§ **EXTRATO DA FONTE**:
A entidade afirma que não houve cronograma oficial nem garantia orçamentária específica para a produção dos materiais, considerados essenciais para alfabetização e autonomia dos alunos.
O alerta também foi reforçado pelo Instituto Benjamin Constant, ligado ao próprio Ministério da Educação (MEC), que classificou 2026 como um ano de “Braille zero” nas escolas brasileiras. Para especialistas, a ausência do material compromete diretamente o aprendizado, já que tecnologias digitais são vistas apenas como complementares e não substituem o sistema tátil de leitura e escrita.
A Abridef calcula que o custo para atender todos os estudantes seria de cerca de R$ 40 milhões — menos de 1% do orçamento anual do PNLD, que ultrapassa R$ 5 bilhões — e avalia que a situação seria resultado de uma decisão política, não financeira. A associação ainda aponta que, mesmo em anos anteriores, apenas uma pequena parcela dos alunos com deficiência visual recebeu os livros adaptados.

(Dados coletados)
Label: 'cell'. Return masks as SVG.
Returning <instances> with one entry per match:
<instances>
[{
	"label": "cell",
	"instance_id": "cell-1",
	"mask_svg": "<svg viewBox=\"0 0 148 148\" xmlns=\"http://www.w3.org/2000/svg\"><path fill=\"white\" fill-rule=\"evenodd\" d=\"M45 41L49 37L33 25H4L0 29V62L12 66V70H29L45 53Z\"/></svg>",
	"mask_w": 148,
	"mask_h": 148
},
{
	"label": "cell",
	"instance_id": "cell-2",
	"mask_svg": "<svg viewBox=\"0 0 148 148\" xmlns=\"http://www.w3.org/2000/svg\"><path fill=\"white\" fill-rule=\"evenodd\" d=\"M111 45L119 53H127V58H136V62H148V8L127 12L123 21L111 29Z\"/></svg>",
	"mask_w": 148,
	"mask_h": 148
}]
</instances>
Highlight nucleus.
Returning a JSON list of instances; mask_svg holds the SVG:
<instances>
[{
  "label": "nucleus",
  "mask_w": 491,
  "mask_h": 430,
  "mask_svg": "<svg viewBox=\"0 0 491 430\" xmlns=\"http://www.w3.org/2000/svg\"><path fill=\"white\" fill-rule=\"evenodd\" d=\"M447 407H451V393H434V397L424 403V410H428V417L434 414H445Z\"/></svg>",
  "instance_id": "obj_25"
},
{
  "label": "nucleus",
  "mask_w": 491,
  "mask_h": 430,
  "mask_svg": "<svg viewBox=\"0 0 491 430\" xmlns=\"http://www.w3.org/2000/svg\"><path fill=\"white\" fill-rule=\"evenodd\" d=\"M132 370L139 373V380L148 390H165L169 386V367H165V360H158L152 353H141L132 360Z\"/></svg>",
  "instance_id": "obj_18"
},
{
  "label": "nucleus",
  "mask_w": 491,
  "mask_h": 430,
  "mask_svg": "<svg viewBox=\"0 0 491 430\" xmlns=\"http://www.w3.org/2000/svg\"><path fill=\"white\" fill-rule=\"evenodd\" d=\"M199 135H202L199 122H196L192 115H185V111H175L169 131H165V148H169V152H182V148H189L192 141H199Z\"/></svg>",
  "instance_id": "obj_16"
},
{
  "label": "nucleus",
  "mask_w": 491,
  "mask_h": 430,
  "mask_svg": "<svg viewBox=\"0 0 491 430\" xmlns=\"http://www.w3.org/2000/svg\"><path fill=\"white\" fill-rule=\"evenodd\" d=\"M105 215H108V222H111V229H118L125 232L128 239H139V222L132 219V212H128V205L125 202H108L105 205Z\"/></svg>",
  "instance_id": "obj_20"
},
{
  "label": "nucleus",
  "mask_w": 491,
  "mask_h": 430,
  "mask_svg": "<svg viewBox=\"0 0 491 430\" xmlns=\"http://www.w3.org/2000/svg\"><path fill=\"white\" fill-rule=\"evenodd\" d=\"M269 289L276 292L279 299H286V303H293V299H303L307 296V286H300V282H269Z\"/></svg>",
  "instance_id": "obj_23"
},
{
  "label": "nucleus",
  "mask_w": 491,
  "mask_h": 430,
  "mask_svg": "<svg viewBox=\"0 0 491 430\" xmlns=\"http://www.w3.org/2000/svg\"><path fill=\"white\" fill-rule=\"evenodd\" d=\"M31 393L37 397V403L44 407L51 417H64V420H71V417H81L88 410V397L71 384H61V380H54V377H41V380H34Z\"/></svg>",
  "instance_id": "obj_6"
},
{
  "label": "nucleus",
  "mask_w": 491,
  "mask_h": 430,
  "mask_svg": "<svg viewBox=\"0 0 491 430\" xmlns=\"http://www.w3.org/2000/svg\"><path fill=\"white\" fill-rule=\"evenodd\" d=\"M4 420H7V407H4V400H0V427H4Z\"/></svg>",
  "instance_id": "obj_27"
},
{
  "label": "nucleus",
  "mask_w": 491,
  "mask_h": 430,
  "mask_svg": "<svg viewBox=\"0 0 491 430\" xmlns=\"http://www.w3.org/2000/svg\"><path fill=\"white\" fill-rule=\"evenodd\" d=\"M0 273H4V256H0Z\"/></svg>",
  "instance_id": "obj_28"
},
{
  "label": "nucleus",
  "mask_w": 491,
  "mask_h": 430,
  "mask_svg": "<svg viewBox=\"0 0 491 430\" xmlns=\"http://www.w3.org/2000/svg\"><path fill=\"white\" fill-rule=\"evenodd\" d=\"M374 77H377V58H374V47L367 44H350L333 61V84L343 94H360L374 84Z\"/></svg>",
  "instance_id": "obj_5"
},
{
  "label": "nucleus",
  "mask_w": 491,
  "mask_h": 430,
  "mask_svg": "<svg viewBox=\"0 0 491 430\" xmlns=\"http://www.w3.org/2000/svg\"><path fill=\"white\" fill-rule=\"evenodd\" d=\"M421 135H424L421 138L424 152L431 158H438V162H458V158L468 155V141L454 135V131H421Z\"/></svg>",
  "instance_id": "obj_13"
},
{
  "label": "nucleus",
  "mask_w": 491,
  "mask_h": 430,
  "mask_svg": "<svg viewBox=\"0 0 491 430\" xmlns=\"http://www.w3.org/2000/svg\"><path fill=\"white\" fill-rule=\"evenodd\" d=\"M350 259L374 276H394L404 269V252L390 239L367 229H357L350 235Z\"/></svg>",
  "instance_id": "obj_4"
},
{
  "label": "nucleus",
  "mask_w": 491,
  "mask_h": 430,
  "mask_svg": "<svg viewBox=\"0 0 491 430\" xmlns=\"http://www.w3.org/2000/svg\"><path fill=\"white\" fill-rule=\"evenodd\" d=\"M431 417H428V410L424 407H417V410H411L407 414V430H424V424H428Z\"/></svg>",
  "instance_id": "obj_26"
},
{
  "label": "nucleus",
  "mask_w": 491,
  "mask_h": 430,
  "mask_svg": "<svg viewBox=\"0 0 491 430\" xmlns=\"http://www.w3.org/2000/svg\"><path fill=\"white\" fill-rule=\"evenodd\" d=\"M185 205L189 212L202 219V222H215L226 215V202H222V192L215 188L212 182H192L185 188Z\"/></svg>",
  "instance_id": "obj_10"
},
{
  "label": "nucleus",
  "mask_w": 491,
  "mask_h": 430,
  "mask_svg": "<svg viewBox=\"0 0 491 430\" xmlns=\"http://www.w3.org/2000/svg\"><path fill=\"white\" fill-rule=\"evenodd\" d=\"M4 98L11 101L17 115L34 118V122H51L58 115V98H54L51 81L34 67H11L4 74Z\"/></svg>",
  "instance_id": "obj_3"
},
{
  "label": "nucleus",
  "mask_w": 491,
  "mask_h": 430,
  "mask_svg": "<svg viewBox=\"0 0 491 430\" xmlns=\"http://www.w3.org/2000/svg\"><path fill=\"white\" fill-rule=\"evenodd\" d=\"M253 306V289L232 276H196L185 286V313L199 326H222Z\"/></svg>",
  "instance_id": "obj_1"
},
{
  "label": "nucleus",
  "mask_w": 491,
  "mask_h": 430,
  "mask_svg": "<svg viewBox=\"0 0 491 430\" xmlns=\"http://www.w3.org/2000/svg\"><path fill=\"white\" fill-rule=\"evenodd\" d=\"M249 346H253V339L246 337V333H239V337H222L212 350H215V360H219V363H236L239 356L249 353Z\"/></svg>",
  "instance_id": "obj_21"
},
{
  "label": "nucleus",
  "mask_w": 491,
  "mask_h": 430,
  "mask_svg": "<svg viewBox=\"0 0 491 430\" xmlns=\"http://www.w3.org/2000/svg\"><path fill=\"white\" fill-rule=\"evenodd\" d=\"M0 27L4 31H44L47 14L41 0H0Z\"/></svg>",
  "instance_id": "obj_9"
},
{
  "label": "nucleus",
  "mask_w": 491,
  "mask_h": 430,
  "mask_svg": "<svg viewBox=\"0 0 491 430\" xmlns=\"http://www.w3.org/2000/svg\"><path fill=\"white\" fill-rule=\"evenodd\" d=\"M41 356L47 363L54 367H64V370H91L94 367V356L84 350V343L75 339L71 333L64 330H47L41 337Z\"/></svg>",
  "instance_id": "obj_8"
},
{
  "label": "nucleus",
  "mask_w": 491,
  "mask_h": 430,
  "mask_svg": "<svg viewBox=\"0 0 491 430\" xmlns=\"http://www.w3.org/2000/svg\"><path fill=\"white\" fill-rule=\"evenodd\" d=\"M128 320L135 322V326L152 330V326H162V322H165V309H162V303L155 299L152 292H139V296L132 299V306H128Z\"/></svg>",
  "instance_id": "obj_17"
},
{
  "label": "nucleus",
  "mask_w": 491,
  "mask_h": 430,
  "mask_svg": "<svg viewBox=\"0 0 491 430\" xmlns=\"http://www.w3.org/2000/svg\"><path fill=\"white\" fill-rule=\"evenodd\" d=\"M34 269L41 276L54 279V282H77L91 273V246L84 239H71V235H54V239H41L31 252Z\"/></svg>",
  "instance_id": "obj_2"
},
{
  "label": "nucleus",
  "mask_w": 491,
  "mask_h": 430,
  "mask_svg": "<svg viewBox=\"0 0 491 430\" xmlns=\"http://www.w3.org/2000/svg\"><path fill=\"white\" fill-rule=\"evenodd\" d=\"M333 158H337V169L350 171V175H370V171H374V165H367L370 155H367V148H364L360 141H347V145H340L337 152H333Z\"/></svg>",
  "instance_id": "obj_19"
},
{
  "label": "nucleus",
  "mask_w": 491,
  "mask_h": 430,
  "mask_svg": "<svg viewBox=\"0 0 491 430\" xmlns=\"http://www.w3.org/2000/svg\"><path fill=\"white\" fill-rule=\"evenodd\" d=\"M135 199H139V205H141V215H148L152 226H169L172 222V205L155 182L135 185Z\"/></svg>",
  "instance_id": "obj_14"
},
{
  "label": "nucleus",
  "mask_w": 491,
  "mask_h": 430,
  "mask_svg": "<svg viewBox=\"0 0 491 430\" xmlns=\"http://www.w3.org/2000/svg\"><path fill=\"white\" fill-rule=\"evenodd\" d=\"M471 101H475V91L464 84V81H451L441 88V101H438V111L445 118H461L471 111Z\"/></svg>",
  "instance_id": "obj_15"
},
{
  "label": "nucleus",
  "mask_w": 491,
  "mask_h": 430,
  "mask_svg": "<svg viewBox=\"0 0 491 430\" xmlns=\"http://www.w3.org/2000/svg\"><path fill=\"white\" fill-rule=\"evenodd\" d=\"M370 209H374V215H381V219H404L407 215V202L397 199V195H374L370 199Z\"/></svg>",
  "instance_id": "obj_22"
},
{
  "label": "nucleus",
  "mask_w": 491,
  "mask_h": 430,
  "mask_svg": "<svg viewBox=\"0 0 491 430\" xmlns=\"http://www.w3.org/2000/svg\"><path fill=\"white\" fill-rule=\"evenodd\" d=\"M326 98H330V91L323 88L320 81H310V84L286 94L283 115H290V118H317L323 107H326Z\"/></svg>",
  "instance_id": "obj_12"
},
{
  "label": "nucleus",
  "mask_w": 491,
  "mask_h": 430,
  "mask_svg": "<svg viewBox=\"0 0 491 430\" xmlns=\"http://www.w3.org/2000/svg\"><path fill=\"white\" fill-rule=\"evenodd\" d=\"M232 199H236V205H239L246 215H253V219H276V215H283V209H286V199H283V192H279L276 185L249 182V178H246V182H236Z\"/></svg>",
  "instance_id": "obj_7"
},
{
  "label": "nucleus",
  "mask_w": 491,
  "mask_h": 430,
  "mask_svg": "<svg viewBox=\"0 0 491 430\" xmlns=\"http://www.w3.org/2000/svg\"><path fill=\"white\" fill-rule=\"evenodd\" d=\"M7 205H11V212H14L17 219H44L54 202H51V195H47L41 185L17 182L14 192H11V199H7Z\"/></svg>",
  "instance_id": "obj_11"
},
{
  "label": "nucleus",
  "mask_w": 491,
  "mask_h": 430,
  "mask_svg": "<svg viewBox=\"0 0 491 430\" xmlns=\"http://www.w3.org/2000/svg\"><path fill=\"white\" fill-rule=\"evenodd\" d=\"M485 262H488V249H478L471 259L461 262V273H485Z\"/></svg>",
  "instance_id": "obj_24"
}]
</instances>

§ **CONJUNTO DE TAREFAS**:
**a)** Responda às perguntas abaixo com base no texto sobre os livros em Braille.
(i) Como o Instituto Benjamin Constant classificou o ano de 2026?
(ii) Qual é o custo calculado pela Abridef para atender todos os estudantes?
(iii) O que, segundo a entidade, não houve para a produção dos materiais?
**b)** Prossiga com o texto sobre os livros em Braille, começando logo após a última frase apresentada.
As linhas reunidas aqui provêm de uma fonte diferente da do texto sobre os livros em Braille.

§ **RESPOSTAS POR TAREFA**:
**a)**
(i) Como um ano de “Braille zero” nas escolas brasileiras.
(ii) Cerca de R$ 40 milhões.
(iii) Não houve cronograma oficial nem garantia orçamentária específica.

**b)**
Procurado, o MEC afirmou que há contratos vigentes via FNDE para atender estudantes cegos e que um edital para materiais da Educação de Jovens e Adultos está em andamento, mas não confirmou a entrega imediata dos livros em Braille. A polêmica reacende críticas à gestão do programa, que já havia enfrentado atrasos e cortes orçamentários nos últimos anos, deixando escolas sem parte dos materiais didáticos previstos.